* The input *
---------------
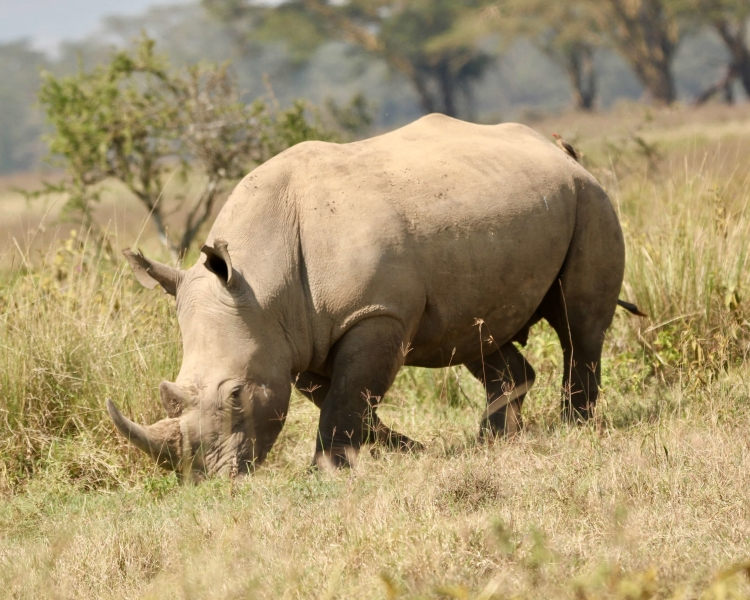 what is a white rhinos diet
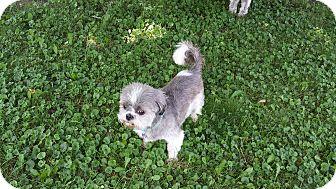 Shih Tzu Dog for adoption in Schofield, Wisconsin - Tonka
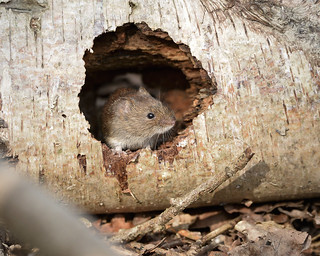 Bank Vole in a Hole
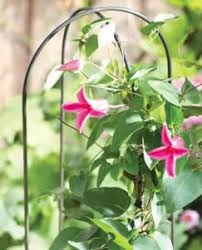 Climbing Plant Supports - garden hoops plant support is perfect for twining climbing plants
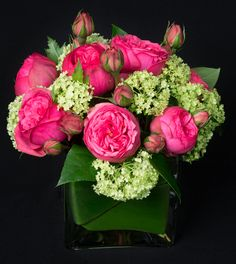 This is a cube vase floral arrangement that features hot pink garden roses and green viburnum. See our entire selection at www.starflor.com.  To purchase any of our floral selections, as gifts or décor, please call us at 800.520.8999 or visit our e-commerce portal at www.Starbrightnyc.com. This composition of flowers is generally available for same day delivery in New York City (NYC).  SQ322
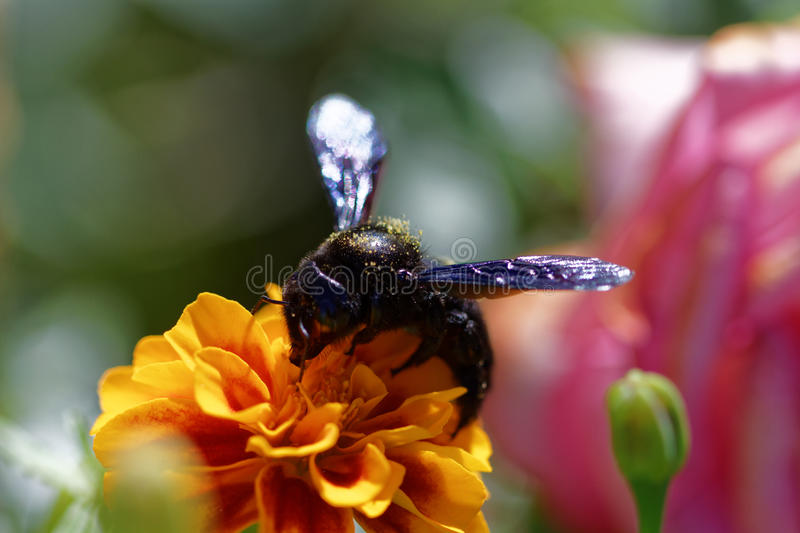 Flower with bee. Bee gathering polen from a white flower stock photography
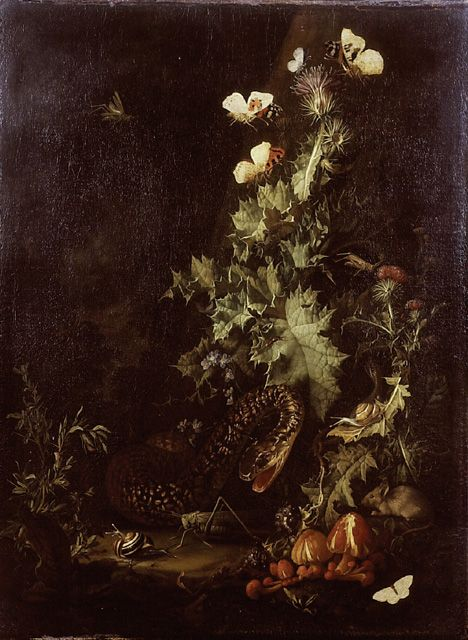 'Still Life with a Snake'by Elias van den Broeck (1649/50 - 1708):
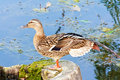 Female mallard duck on the lake Stock Photography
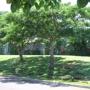 Piilani Garden Apartments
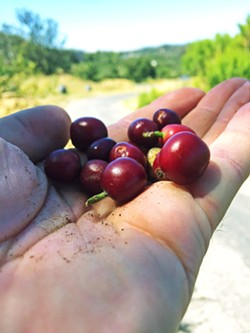 MORE CAFFIENE Unroasted coffee berries have more caffeine than the roasted product they eventually become. - COURTESY PHOTO BY SCOTT STEVENSON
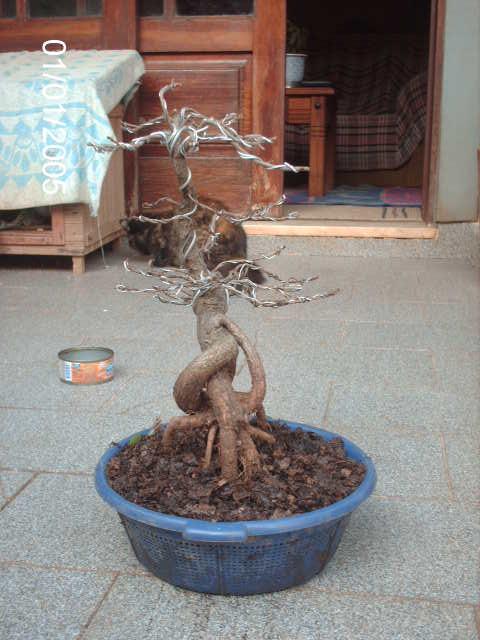 Ficus Nerifolia, Uma raiz de 3 anos... PICT0983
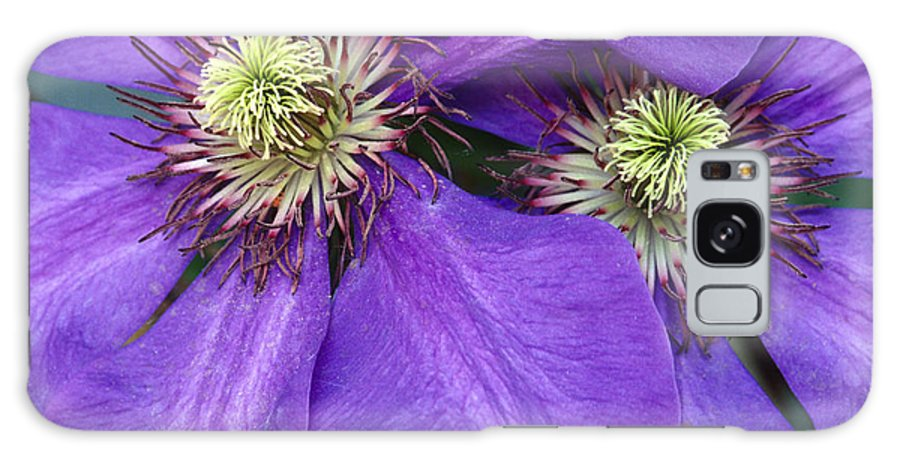 Flowers Galaxy S8 Case featuring the photograph Clematis Detail by Sandra Bronstein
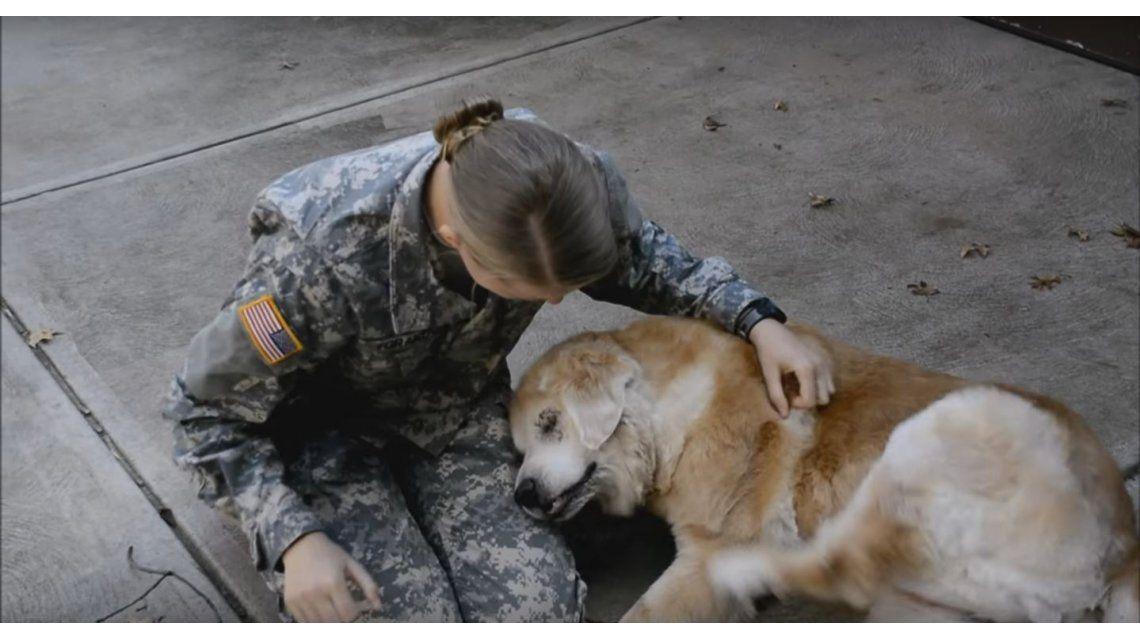 VIDEO: Mirá la reacción de una perra cuando se reencuentra con su dueña soldado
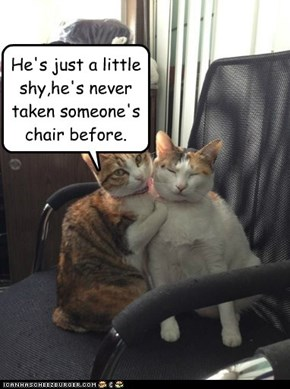 He's just a little shy,he's never taken someone's chair before.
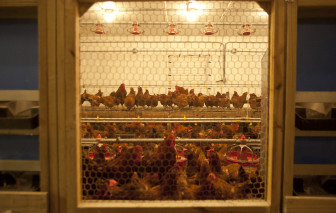 Chickens at the University of Illinois poultry farm on March 7, 2013 at Urbana-Champaign.
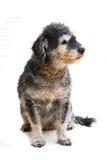 The dog Royalty Free Stock Photo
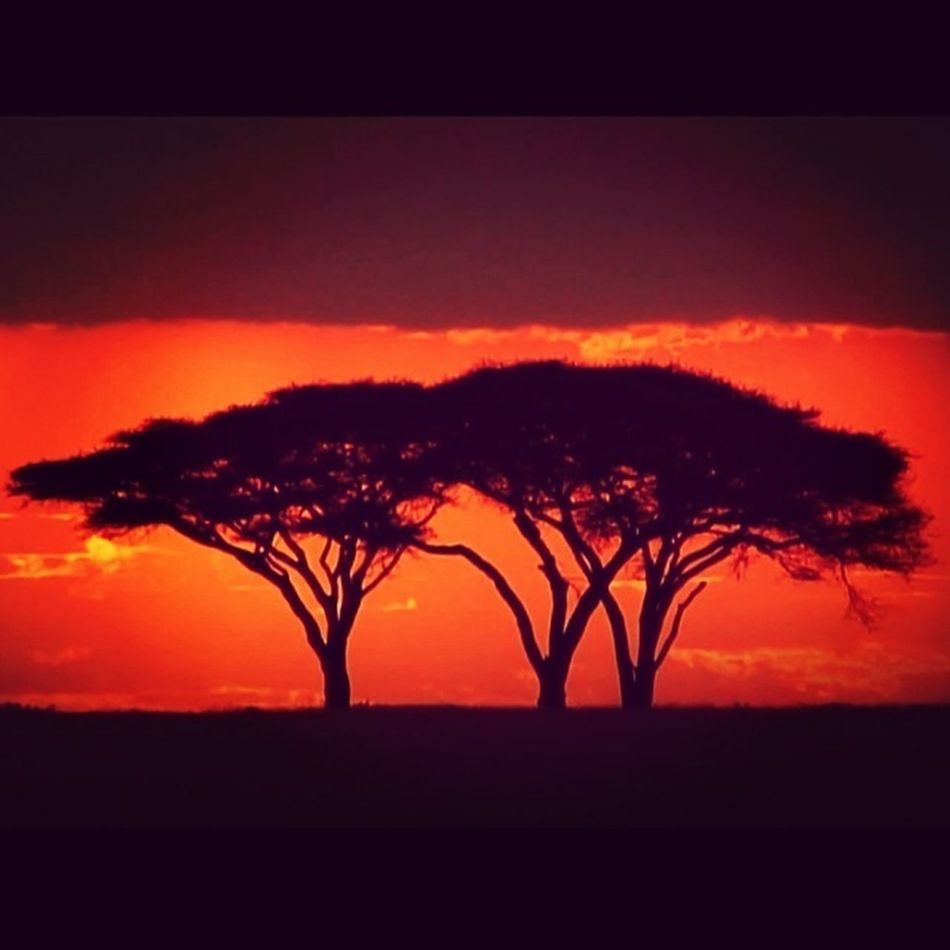 Africa tree..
---------------
* Exercise requirements *
Please reproduce, word for word, only the lines from the line that holds "Ficus Nerifolia, Uma" through the final line of the entries above, omitting any pictures.

* Answer to this problem *
 Ficus Nerifolia, Uma raiz de 3 anos... PICT0983
 Flowers Galaxy S8 Case featuring the photograph Clematis Detail by Sandra Bronstein
 VIDEO: Mirá la reacción de una perra cuando se reencuentra con su dueña soldado
 He's just a little shy,he's never taken someone's chair before.
 Chickens at the University of Illinois poultry farm on March 7, 2013 at Urbana-Champaign.
 The dog Royalty Free Stock Photo
 Africa tree..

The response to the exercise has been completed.